Edward Hopper (American, 1882–1967)
Oil on canvas
29 x 43 in. (73.7 x 109.2 cm)
George A. Hearn Fund, 1937 (37.44)
The title of this painting refers to the bridge that connects Brooklyn with Manhattan via the East River, a massive steel suspension bridge that opened to great fanfare in 1903. However, Hopper's focus is not the imposing structure of the bridge itself, but the more mundane view of the adjacent neighborhood on the Manhattan side of the river. This scene is most likely the approach to the bridge from Delancey Street, on the Lower East Side; Hopper would have made a preparatory sketch while standing at the location, and then painted the final version in his Greenwich Village studio.

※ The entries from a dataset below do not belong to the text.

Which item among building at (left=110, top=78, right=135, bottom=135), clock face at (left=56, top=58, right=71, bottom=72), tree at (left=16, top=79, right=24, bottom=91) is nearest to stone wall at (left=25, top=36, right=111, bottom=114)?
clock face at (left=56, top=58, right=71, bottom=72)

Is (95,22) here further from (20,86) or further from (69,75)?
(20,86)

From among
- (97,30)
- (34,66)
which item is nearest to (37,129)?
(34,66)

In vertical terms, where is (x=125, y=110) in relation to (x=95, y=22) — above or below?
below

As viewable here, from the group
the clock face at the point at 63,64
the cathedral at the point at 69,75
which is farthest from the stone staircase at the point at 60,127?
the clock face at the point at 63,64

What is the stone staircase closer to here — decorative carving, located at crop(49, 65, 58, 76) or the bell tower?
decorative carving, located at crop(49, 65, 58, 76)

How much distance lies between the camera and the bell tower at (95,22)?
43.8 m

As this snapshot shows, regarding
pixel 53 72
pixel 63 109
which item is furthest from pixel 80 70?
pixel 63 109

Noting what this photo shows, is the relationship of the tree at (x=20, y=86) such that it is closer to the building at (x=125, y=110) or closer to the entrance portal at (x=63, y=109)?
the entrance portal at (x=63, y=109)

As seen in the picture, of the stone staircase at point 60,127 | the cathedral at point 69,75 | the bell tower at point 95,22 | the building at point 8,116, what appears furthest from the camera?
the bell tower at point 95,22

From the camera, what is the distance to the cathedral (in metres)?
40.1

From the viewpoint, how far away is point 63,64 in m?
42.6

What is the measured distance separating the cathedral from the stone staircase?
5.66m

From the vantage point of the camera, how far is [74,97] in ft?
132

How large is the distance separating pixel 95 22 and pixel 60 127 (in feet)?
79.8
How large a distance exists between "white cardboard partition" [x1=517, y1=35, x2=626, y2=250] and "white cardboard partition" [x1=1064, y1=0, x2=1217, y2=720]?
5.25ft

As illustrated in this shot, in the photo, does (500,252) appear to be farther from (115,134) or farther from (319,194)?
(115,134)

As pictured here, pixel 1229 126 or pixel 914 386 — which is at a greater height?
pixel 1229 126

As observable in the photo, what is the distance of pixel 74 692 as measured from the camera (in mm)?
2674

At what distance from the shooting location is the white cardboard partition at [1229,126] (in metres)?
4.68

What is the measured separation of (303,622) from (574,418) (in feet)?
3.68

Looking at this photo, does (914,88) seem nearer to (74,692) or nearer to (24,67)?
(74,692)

From Williamsburg Bridge is a city scene without noise or motion. The light on the buildings is bright and steady, and the only person visible is a woman sitting in profile in a top-floor window. In the visible sections of four ordinary apartment buildings, Hopper establishes a combination of subtle rhythms and repetitions. The windows themselves are rectangles within the rectangles, punched into the facades in orderly rows. Their window shades, raised and lowered at various heights, create subtle variation within the gridlike framework. The profile of the buildings' cornices and a pair of chimneys is sharply defined against a clear sky. This overall play of horizontal and vertical forms is broken only by the angles of two fire escapes and by the unobtrusive railing of the ramp to the bridge, rising at a slight diagonal along the bottom of the canvas. The broad format of this painting implies the continuation of the scene beyond the limits of the canvas: we can imagine the street, the girders of the nearby bridge, and perhaps other, identical brownstone buildings with solitary tenants lost in reverie.